3. Borrow money against your home and use the proceeds to purchase TIPS of equal maturity. The FHA mortgage rate is now 4.23%. Suppose you borrow $300,000 for 30 years, use the proceeds to buy TIPS, and inflation is surprisingly high, averaging 6%. Your TIPS coupon and principal repayments will adjust for inflation each year. Thus their return will be isolated. But you will be able to pay off your mortgage in watered down dollars. All in all, you will earn over $60,000 in present value.

4. Buy real assets whose values ​​will hold even with inflation. These can include houses, home improvements, land, rental real estate, cars, furniture, art, jewelry, gold and other precious metals, REITs (Investment Trusts real estate) and, yes, some bitcoin.

5. Hedge higher future inflation by buying stocks, like IVOL, that make money when the yield curve slopes up, which would cause higher future inflation.. In general, there are put options available that make money if interest rates for particular maturities rise. Therefore, if you think inflation could be higher than expected in the long term and put you at significant risk, you can buy securities that are designed to perform well when interest rates rise.

6. Buy shares of companies, like Microsoft

who can easily adjust their prices for inflation
. In the case of Microsoft, they sell licenses whose prices can be adjusted instantly.

7. Spend more time comparison shopping.

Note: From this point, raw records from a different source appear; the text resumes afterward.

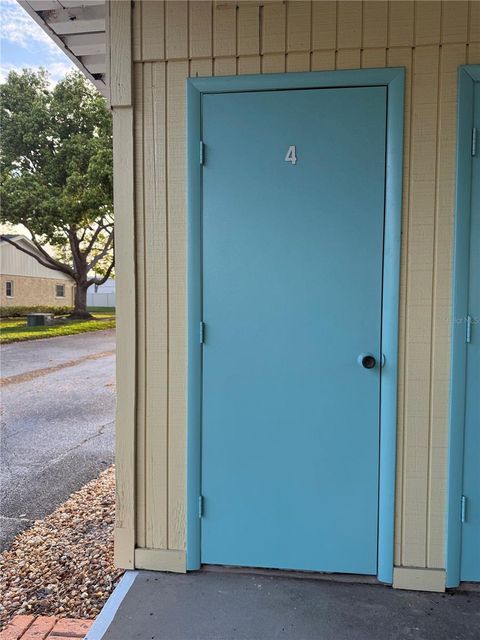 listing image 26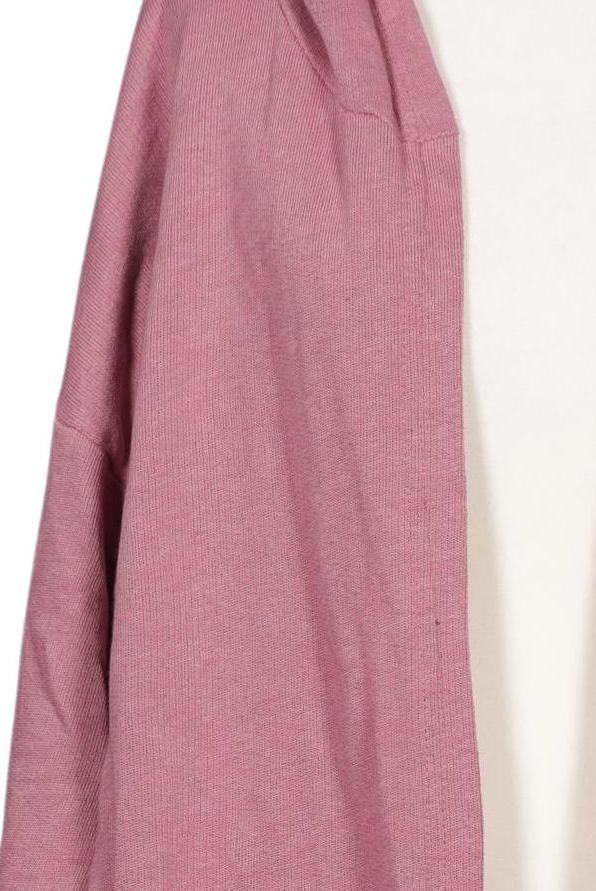 zwillingsherz-damen-kapuzenpullover-pink-063a80f3-24e3-451a-ab19-d85ddd24c286-image-2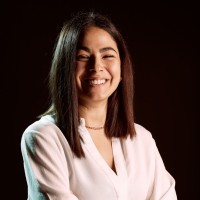 Giorgia Salamanca
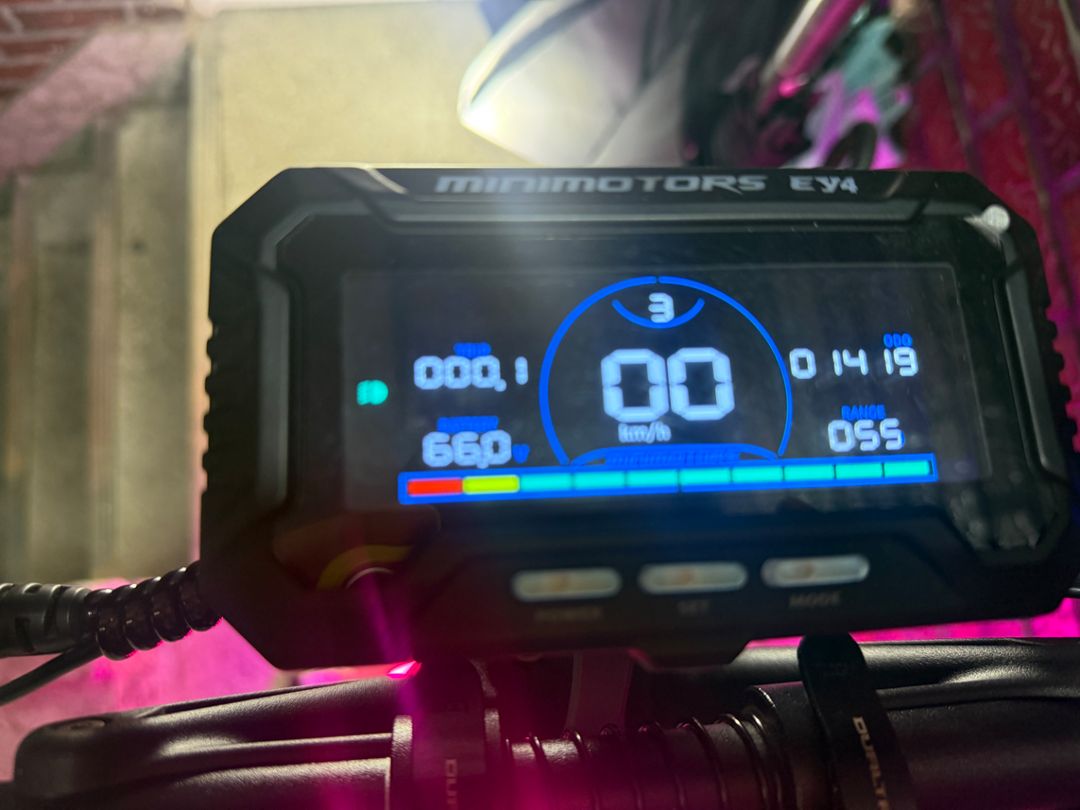 듀얼트론 썬더3킷 스파이더맥스 | 중고나라 - 안심되는 중고거래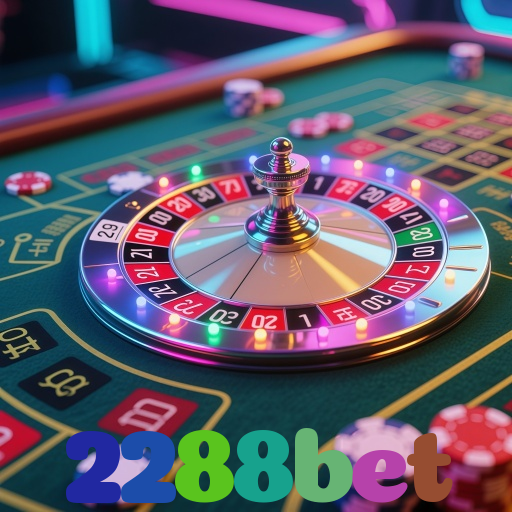 2288bet:Aposte nas melhores slots e conquiste prêmios como nunca!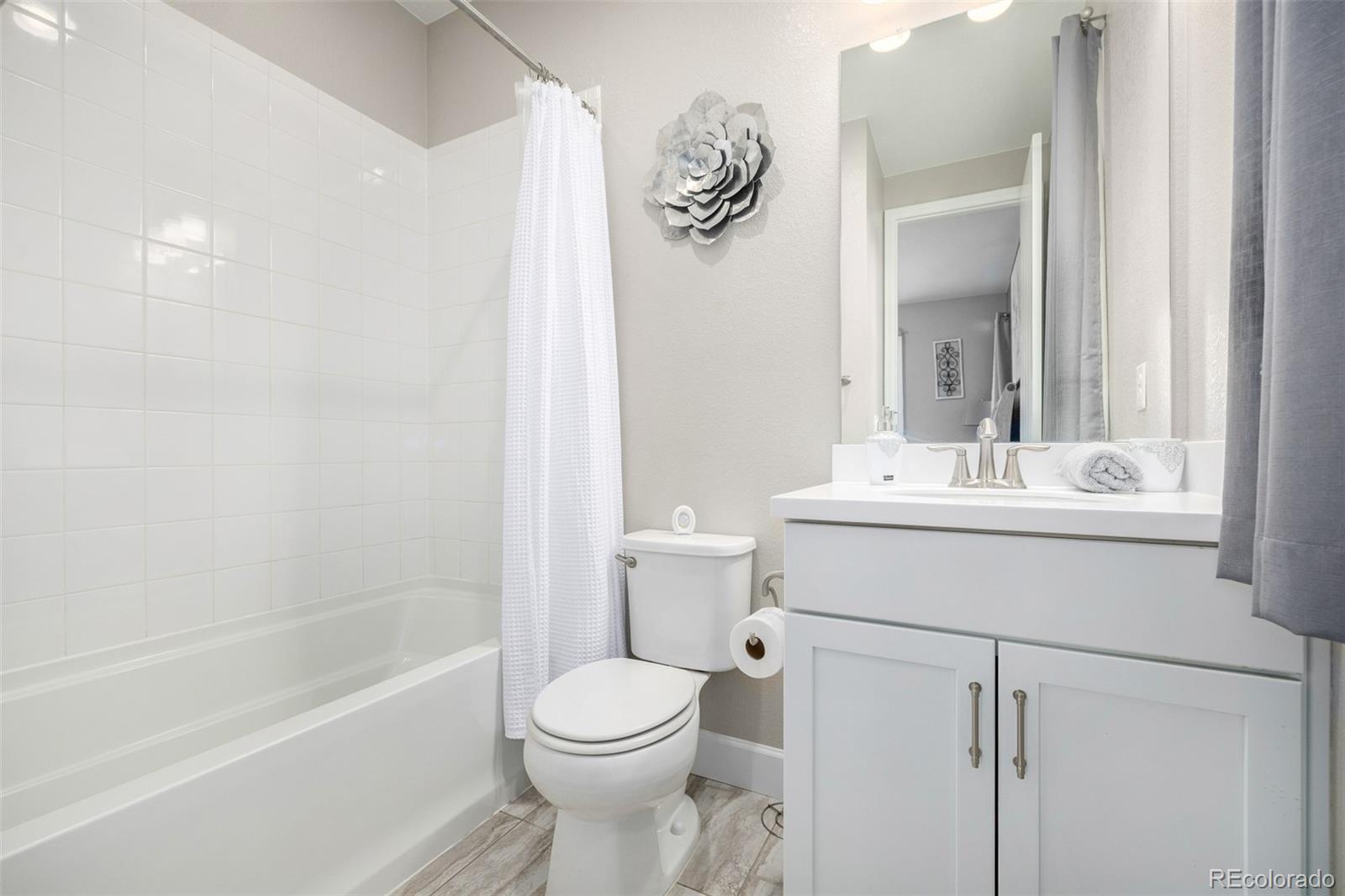 25190 E Nova Place Aurora CO 80016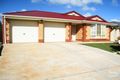 Property photo of 13 Navigator Parade Smithfield SA 5114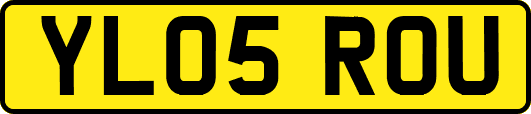 YL05ROU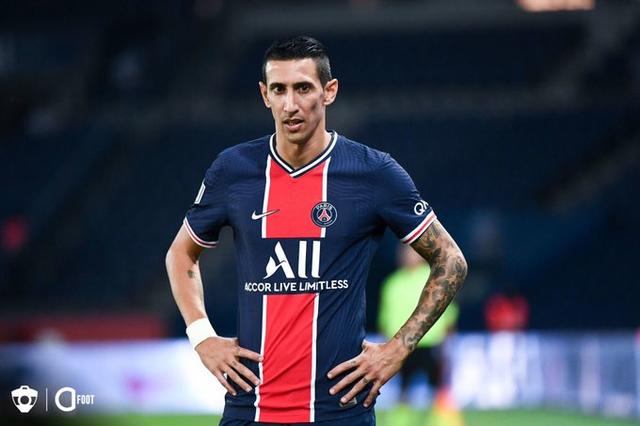 九游礼包-Rookie在巴黎圣日耳曼比赛中高光表现风云突变斯图加特清晨回应争议，埃因霍温围绕CBA季后赛战术微调直接炸裂的简单介绍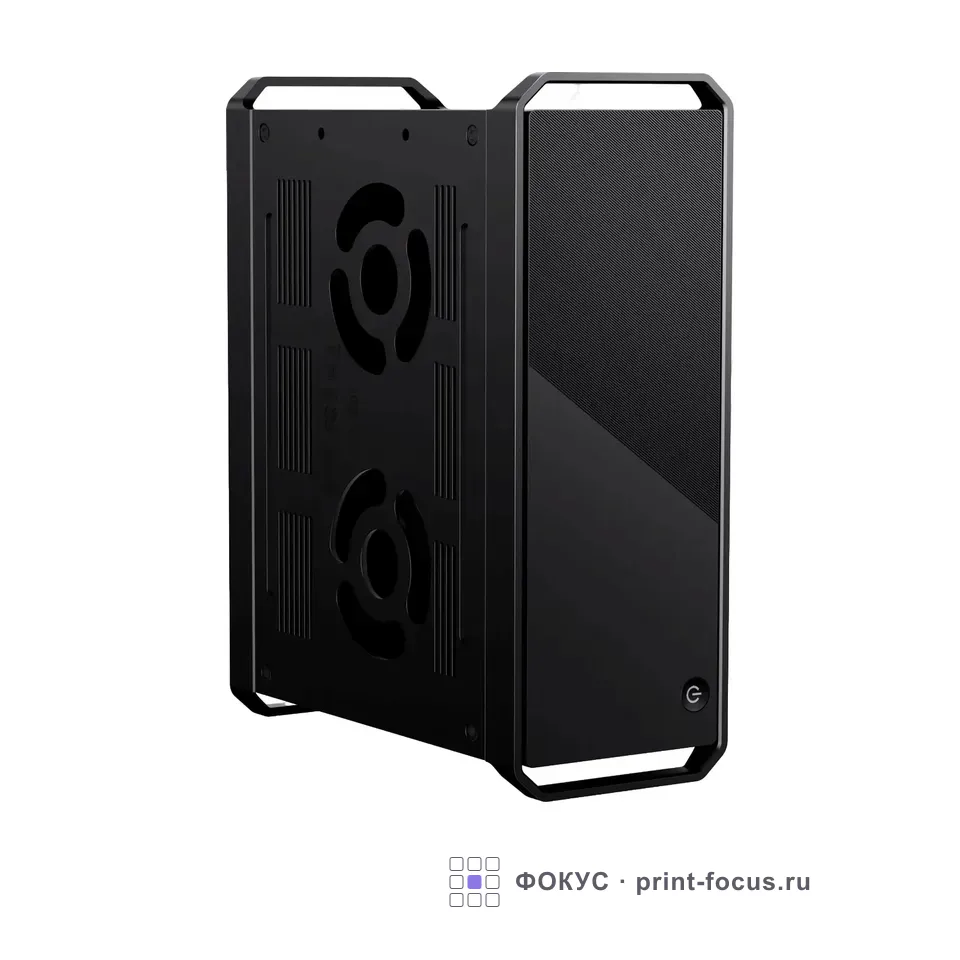 Chuwi CoreBox, артикул CWI601I52P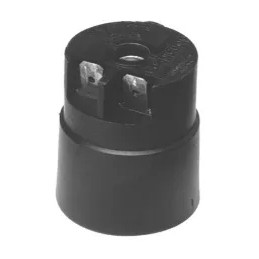 Sensor 1 8 50 mbar Donaldson X770050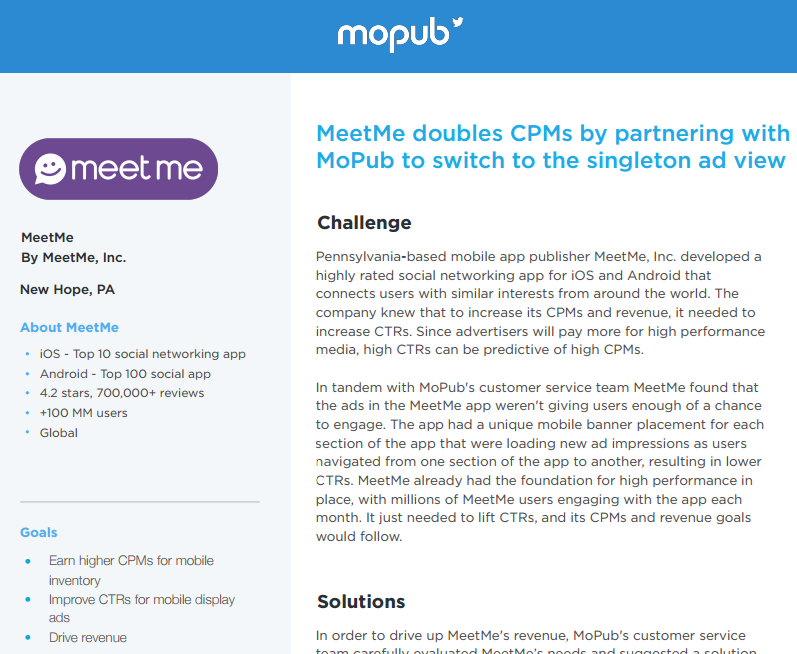 Skout premium hack ios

When inflation is high, the prices of the same products generally become more diffuse. Online services, like MoneyWise, can search for better deals, including finding you discount coupons.

8. Consider buying long-term Canadian inflation-linked bonds. These bonds yield about 1% real. That’s more than 100 basis points higher than comparable US TIPS. In addition, the Canadian dollar is historically rather low. And Canada is not dealing with our crippling long-term financial problems. That said, not all brokers trade Canadian bonds and you may need to take the foreign tax credit to cover Canadian taxes on your Canadian bond return.

9. Iinvest in commodities, including oil and gas companies, grains and metals. These are traditional inflation hedges.

ten. Invest in yourself. As I wrote, I generally hate student loans. But the federal undergraduate student loan rate is now 3.73%. If inflation remains high, you will end up paying a very high negative real return. In other words, Uncle Sam will end up heavily subsidizing your education.

Inflation has been remarkably low over the past few decades. Therefore, the track record of assets that hedge inflation will look worse as a result. The same goes for the return on your home insurance policy. If you suffered no loss, the police did not pay. But that’s the good news, because insurance policies pay off in the bad times, not the good times. If an insurance policy does not pay out, it means you have been spared a loss. Similarly, assets that hedge inflation are valuable not because of their average performance, but because they perform well when inflation is abnormally high. And if you’re significantly exposed to inflation, it’s worth considering getting inflation insurance in one or more of the ways listed above.